Here are the instructions. Be sure to follow them exactly, or they might find you. Then we’ll have a real problem on our hands. -C

  1. Drive to the Costco in █████. Bring a photograph of your husband and something that is likely to have his DNA on it (like a toothbrush.)

  2. Go to the refrigerated produce room in the back. You will see a red-haired woman standing there, pretending to sort through the lettuce. She will be wearing a red vest and a Costco badge – but don’t be fooled. She is not an employee.

  3. Go up to her and ask: “Do you have organic blueberries? My son’s allergic to the other kind.”

  4. As long as the produce section is empty, she will smile and lead you over to the blueberries. As she picks up a box and hands it to you, she will purposefully drop it. “Oh no!” She’ll pretend it’s an accident. Play along.

  5. Such a mess. Blueberries all over the floor. She’ll say: “I’ll stand out there and make sure no one comes in while we wait for the janitor.”

  6. No janitor is coming, of course.

  7. She will stand guard outside the produce room. Go to the right wall, where the crate of mushrooms is. Push it back towards the wall – it will roll into a small alcove. Beneath it, you will see a rectangular hole cut into the floor, and a ladder leading down.

  8. Climb down.

My eyes flicked to the bottom, where he had scrawled in red marker: WARNING! READ BEFORE PROCEEDING!

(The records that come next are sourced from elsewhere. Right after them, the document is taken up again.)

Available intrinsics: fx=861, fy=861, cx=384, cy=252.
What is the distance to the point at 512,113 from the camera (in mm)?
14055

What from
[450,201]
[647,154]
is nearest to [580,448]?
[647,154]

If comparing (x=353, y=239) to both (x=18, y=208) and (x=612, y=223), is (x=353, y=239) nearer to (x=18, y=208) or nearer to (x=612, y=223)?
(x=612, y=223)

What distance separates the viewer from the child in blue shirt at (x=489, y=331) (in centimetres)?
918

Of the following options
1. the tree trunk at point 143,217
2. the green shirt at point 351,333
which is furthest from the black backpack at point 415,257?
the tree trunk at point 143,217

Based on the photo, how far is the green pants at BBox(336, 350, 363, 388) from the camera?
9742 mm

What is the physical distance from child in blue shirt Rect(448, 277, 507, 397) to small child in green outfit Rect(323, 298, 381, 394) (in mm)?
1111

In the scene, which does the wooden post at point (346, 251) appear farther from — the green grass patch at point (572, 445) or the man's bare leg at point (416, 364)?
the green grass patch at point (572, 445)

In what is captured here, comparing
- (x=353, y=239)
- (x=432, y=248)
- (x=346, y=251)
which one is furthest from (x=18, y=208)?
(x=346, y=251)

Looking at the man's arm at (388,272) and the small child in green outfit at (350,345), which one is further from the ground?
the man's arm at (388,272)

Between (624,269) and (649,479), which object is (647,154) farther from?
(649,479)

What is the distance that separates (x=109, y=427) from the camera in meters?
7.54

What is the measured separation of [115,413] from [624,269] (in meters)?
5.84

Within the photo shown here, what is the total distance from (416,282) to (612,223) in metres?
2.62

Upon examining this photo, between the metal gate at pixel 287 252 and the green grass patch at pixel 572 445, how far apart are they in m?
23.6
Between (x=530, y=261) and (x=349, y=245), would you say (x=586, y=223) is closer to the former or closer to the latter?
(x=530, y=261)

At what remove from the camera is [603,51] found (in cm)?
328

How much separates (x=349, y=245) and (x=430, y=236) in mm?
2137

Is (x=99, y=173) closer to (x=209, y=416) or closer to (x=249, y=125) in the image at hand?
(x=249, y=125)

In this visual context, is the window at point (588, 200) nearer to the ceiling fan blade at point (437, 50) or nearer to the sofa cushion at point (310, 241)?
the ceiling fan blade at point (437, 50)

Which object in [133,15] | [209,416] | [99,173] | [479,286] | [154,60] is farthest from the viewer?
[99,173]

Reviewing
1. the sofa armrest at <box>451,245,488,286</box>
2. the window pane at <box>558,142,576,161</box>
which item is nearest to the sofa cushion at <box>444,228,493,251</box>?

  1. Don’t just make a beeline for the produce section. They’ll know what you’re doing. Get a cart, fill it with some junk. You should blend in with the other shoppers as much as possible. For that same reason, don’t wear bright colors or heavy makeup.

  2. If a short woman with an infant strapped to her chest asks you for help, kindly refuse. She is one of them. If you look closely, you will notice that the infant pressed face-first into her chest is a doll.

  3. Don’t talk to the man at the front of the store advertising flooring. (He’s not one of them; he’s just rude.)

  4. Don’t buy any food from the café.

I folded up the paper and jammed it into my pocket. I then rushed into the house, grabbed the items he requested, and jumped in my car. With a squeal of tires on the pavement, I was off.

***

It had been nearly a decade since I last set foot in a Costco. Everything looked different. Bigger. Emptier. The shelves stretched up to the ceiling far above; a seasonal section of glittering Christmas trees and dancing Santas sat far below.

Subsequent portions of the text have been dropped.